Only one stretch of the data is wanted: the line containing "annotated detections (frame 3", the line containing "MegaDetector max animal confidence: 0.77", and every line between them, copied exactly.

(SUPPLIED DATA begins)

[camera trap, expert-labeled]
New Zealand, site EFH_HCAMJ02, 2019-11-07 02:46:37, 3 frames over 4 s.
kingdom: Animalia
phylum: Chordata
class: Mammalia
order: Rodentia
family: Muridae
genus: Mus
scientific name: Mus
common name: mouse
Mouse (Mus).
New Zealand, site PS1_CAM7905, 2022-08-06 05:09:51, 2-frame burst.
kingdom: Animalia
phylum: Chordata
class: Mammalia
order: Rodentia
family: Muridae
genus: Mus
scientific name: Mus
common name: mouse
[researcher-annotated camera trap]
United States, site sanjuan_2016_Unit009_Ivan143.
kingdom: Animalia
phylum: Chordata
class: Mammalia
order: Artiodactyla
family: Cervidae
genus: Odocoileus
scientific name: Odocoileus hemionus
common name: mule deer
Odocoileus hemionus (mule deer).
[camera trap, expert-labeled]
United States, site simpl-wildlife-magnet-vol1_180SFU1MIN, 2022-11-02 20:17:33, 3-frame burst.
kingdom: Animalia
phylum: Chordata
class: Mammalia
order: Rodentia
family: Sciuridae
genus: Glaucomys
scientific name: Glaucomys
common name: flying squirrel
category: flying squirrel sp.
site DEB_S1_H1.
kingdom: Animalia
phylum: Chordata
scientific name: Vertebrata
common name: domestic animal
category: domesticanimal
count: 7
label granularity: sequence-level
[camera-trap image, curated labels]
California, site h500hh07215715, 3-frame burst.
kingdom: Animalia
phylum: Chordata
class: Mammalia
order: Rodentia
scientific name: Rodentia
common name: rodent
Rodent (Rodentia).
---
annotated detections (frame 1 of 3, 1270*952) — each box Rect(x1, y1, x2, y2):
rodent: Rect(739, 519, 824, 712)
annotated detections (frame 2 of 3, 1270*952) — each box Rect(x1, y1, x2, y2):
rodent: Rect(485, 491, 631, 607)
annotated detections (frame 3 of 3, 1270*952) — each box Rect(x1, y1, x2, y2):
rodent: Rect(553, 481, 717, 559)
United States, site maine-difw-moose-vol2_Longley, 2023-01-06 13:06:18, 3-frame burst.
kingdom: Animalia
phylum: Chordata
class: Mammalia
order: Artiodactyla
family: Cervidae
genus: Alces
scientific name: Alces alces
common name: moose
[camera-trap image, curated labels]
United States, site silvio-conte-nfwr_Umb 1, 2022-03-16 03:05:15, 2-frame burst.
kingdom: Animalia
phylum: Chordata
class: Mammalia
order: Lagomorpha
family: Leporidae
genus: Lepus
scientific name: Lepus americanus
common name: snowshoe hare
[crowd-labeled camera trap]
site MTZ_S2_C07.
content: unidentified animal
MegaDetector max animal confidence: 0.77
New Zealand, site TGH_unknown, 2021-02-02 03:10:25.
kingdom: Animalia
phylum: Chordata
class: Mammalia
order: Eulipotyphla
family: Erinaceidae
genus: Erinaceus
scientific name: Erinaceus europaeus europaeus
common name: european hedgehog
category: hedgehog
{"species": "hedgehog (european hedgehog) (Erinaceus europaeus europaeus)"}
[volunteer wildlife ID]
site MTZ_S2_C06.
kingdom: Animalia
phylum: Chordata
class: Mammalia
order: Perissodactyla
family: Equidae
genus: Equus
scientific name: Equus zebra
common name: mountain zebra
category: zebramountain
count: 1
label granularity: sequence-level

(SUPPLIED DATA ends)

> **EXERCISE OUTPUT**
annotated detections (frame 3 of 3, 1270*952) — each box Rect(x1, y1, x2, y2):
rodent: Rect(553, 481, 717, 559)
United States, site maine-difw-moose-vol2_Longley, 2023-01-06 13:06:18, 3-frame burst.
kingdom: Animalia
phylum: Chordata
class: Mammalia
order: Artiodactyla
family: Cervidae
genus: Alces
scientific name: Alces alces
common name: moose
[camera-trap image, curated labels]
United States, site silvio-conte-nfwr_Umb 1, 2022-03-16 03:05:15, 2-frame burst.
kingdom: Animalia
phylum: Chordata
class: Mammalia
order: Lagomorpha
family: Leporidae
genus: Lepus
scientific name: Lepus americanus
common name: snowshoe hare
[crowd-labeled camera trap]
site MTZ_S2_C07.
content: unidentified animal
MegaDetector max animal confidence: 0.77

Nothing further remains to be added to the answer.